▶ WORK TO COMPLETE: Look below for the line that has "Wendy Hoffenberg helps"; output exactly from it through the line that has "Aug 1, 2016;", and leave the pictures out.

▶ EXTRACTED MATERIAL:
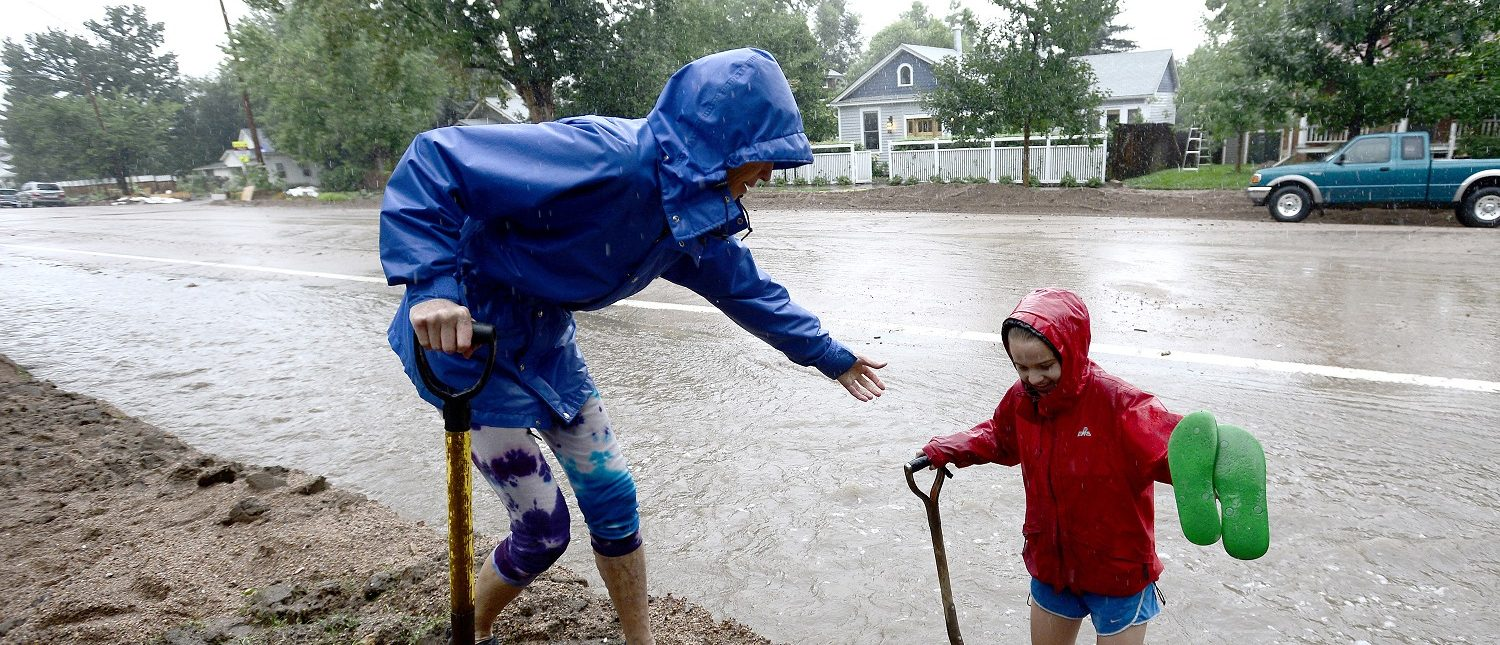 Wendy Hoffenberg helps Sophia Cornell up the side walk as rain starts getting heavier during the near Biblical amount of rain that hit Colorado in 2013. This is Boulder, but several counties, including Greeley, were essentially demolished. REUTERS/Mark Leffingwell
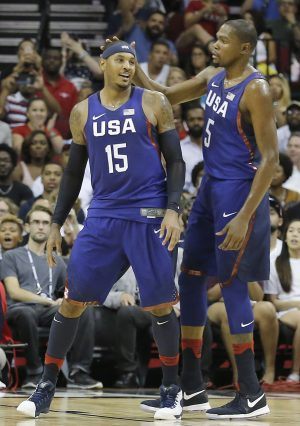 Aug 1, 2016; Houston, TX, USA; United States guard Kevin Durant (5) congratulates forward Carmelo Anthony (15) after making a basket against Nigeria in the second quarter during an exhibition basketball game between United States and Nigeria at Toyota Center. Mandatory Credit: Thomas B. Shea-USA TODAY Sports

...

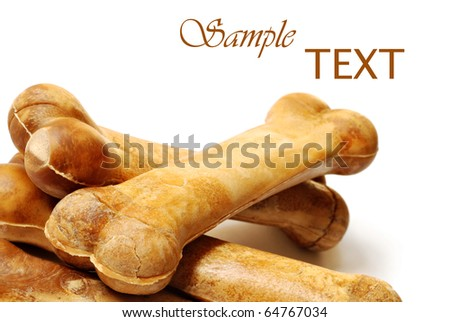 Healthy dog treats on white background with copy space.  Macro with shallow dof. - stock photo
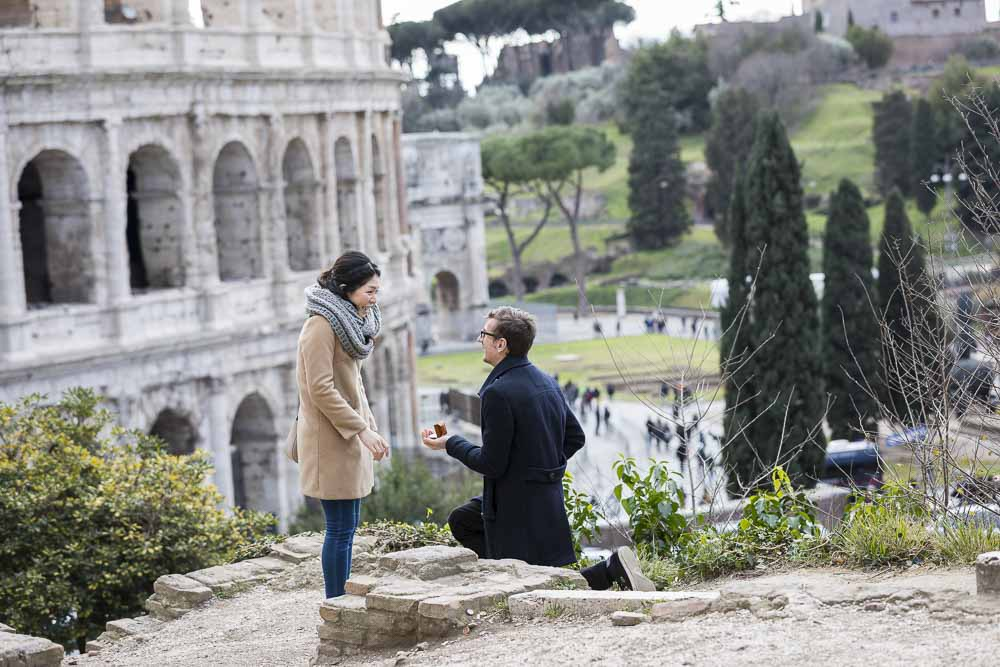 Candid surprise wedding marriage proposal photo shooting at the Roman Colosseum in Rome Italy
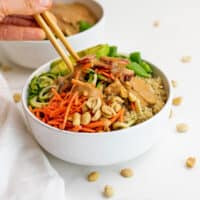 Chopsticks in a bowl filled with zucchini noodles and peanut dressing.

▶ RESULT FOR THIS TASK:
 Wendy Hoffenberg helps Sophia Cornell up the side walk as rain starts getting heavier during the near Biblical amount of rain that hit Colorado in 2013. This is Boulder, but several counties, including Greeley, were essentially demolished. REUTERS/Mark Leffingwell
 Aug 1, 2016; Houston, TX, USA; United States guard Kevin Durant (5) congratulates forward Carmelo Anthony (15) after making a basket against Nigeria in the second quarter during an exhibition basketball game between United States and Nigeria at Toyota Center. Mandatory Credit: Thomas B. Shea-USA TODAY Sports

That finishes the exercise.